*Task instructions*: Reproduce the listing below character for character; drop every image.
----- Provided entries -----
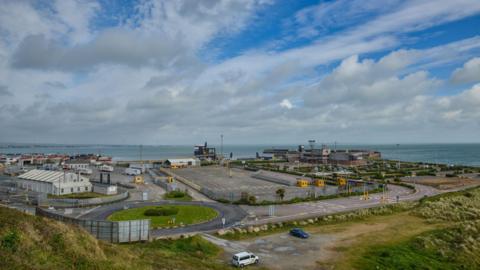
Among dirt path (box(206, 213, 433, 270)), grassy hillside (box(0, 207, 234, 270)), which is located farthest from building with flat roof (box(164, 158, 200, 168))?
grassy hillside (box(0, 207, 234, 270))

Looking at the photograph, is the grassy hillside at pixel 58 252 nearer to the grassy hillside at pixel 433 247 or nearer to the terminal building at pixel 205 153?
the grassy hillside at pixel 433 247

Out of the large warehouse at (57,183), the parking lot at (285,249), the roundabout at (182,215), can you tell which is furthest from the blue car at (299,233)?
the large warehouse at (57,183)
-----
*Answer*:
Among dirt path (box(206, 213, 433, 270)), grassy hillside (box(0, 207, 234, 270)), which is located farthest from building with flat roof (box(164, 158, 200, 168))?
grassy hillside (box(0, 207, 234, 270))

Looking at the photograph, is the grassy hillside at pixel 58 252 nearer to the grassy hillside at pixel 433 247 or nearer to the terminal building at pixel 205 153?
the grassy hillside at pixel 433 247

Out of the large warehouse at (57,183), the parking lot at (285,249), the roundabout at (182,215), can you tell which is furthest from the blue car at (299,233)?
the large warehouse at (57,183)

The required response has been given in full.